● **AUFGABE 1**: Stelle den Abschnitt der Auflistung, der mit ihrem Anfang beginnt und mit der Zeile schließt, die „rusty metal bucket [326, 524, 408, 656]“ enthält, beide Enden eingeschlossen, als Markdown-Tabelle mit den Spalten „Nr“ für die Zeilennummer und „Zeile“ für den Zeileninhalt dar. Leerzeilen und Bilder lässt du dabei weg.

● **TEXTAUSZUG**:
- - - - - - -

Papst-Enzyklika im Glanz der Wahrheit

■ Die Kirche – Herrscherin über Moral

Rom (taz) – Angekündigt war sie schon seit mehr als einem Jahr, erste Entwürfe kursierten, wurden wieder zurückgezogen, überarbeitet, ein neuer „definitiver“ Text wurde der Indiskretion preisgegeben, dann noch einmal alles revidiert: Nun ist das Ei gelegt, hat seinen Namen „Veritatis spendlor“, Glanz der Wahrheit, und schon alleine dieser Titel (traditionell die Anfangsworte des Schreibens) verheißt nach Ansicht vieler Kirchenskeptiker nichts Gutes: Wenn Papst Johannes Paul II. von Wahrheit anfängt, kommt meist etwas heraus, das außer Wojtyla nur wenige als solche erkennen.

Die Enzyklika, die zehnte seit Antritt des Pontifikats durch diesen Papst, widmet sich erstmals in der Kirchengeschichte ausschließlich der Ehtik. Frühere „Lehrschreiben“ Wojtylas und seiner Vorgänger hatten sich zwar implizit auch mit Moral befaßt; im Studium der Priester ist der Kurs über „Moraltheologie“ auch obligatorisch. Doch hier soll nun erstmals eine „vollständige Auslegung der christlichen Moral“ (so der Papst) verfaßt sein, die alle menschlichen Handlungen wertet und einordnet. 170 Seiten lang wird das ausgebreitet – doch die Quintessenz läßt sich in einem knappen Satz zusammenfassen: Wie hoch auch immer die Gewissensentscheidung des Menschen angesetzt wird – das von der Kirche verkündete Gesetz steht darüber. Und dieses sieht beispielsweise auch künftig das Verbot der Empfängnisverhütung vor.

- - - - - - -

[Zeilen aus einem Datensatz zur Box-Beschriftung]
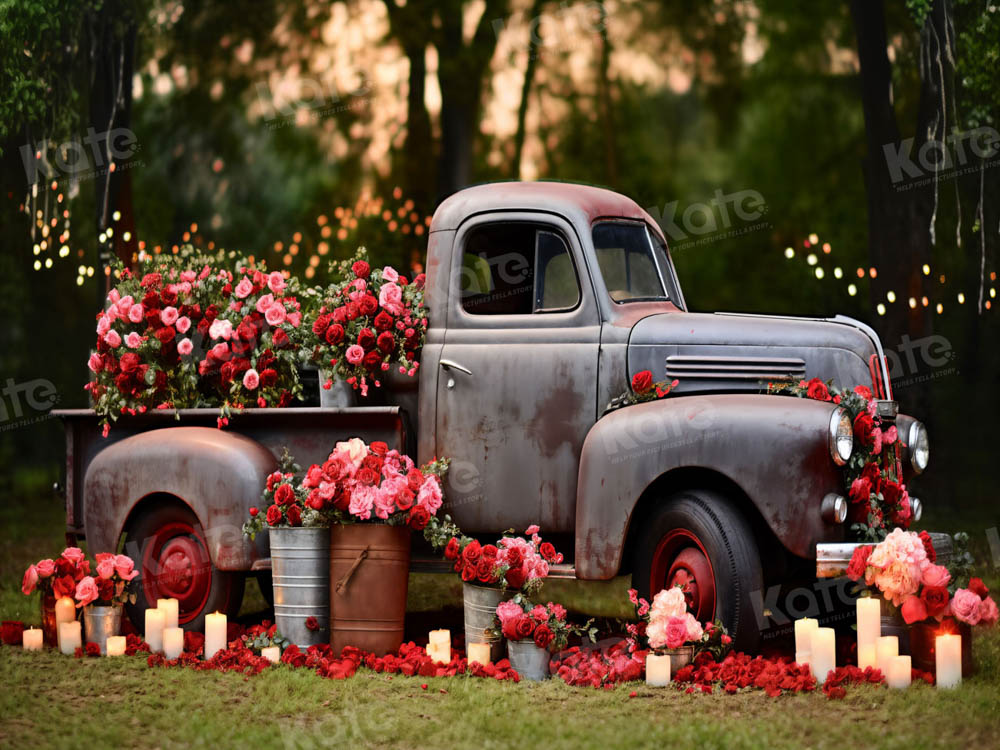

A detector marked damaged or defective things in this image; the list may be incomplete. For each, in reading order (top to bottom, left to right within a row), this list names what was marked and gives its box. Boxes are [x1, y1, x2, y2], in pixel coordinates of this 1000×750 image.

rusty truck body [52, 184, 928, 652]
rusty metal bucket [270, 524, 332, 648]
rusty metal bucket [326, 524, 408, 656]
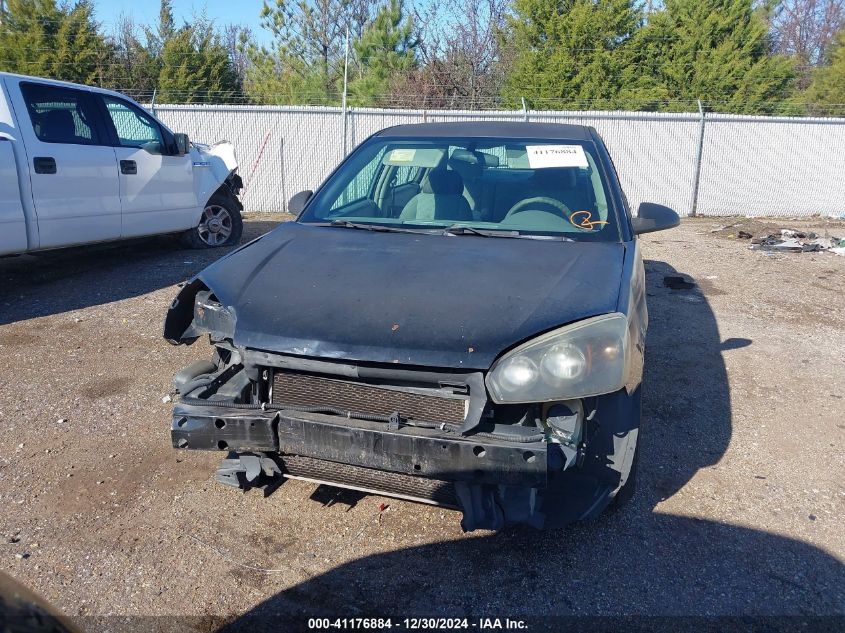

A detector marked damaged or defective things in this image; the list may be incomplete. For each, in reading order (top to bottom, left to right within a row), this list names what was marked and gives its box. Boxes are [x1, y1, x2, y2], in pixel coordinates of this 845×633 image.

damaged gray sedan [163, 122, 680, 528]
broken headlight housing [484, 314, 628, 402]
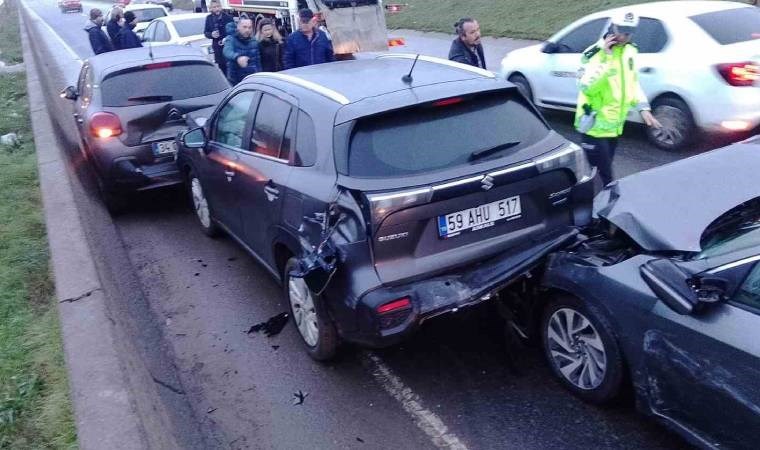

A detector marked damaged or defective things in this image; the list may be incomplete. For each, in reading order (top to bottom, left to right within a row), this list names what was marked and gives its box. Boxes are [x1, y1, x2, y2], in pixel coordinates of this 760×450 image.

damaged grey car [178, 54, 600, 360]
damaged front bumper [348, 229, 580, 348]
broken headlight [532, 143, 596, 184]
damaged grey car [504, 137, 760, 450]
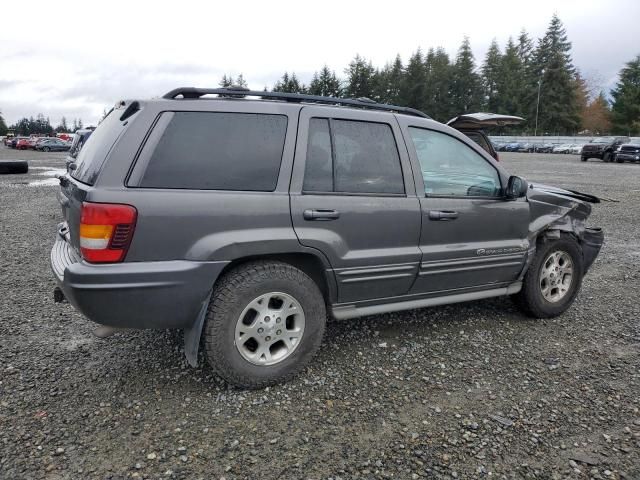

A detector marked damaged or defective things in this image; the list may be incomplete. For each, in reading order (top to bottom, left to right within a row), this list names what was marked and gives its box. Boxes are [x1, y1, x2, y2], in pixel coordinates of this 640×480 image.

crumpled hood [524, 183, 596, 237]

- - - - - - -

● **AUFGABE 2**: Schreibe den Artikel über die Papst-Enzyklika im Anschluss an seinen letzten Satz weiter.

● **ANTWORT 1**:
| Nr | Zeile |
|---|---|
| 1 | A detector marked damaged or defective things in this image; the list may be incomplete. For each, in reading order (top to bottom, left to right within a row), this list names what was marked and gives its box. Boxes are [x1, y1, x2, y2], in pixel coordinates of this 1000×750 image. |
| 2 | rusty truck body [52, 184, 928, 652] |
| 3 | rusty metal bucket [270, 524, 332, 648] |
| 4 | rusty metal bucket [326, 524, 408, 656] |

● **ANTWORT 2**:
Daß das Opus so umfangreich ist, hängt damit zusammen, daß der Papst von seinen Glaubensauslegern eine sozusagen flächendeckende Arbeit verlangte – nichts soll mehr der Interpretation anheimgegeben sein, alles festgelegt werden. Die vielmalige Überarbeitung hängt damit zusammen, daß ganz bewußt einzelne Abschnitte in die Öffentlichkeit lanciert und dort kritisiert wurden – um danach wasserdicht gemacht zu werden. Das dritte Jahrtausend christlicher Zeitrechnung, moralisch, in Beton gegossen.

Die Enzyklika wurde zum 15. Jahrestag der Wahl von Karol Wojtyla zum Papst verkündet – kein Zufall, sondern Verheißung: Es wird schwierig werden für jeden Nachfolger, von solch einer festgeklopften, in alle Einzelheiten gehenden Vorschriftensammlung wieder herunterzukommen.

Noch schwieriger wird es für Papst-Kritiker. Sie waren es nämlich, die den Papst zu dieser Enzyklika zwangen. Seine in früheren, überwiegend rückwärtsgewandten Send- und Lehrschreiben ausgedrückten Forderungen an den Christen ließen implizit eine Ethik vermuten, die explizit leicht zu zerpflücken wäre. So hofften alle, der Heilige Vater werde sich kräftig blamieren, wenn er mal alle seine Moralsätze ausformulieren muß.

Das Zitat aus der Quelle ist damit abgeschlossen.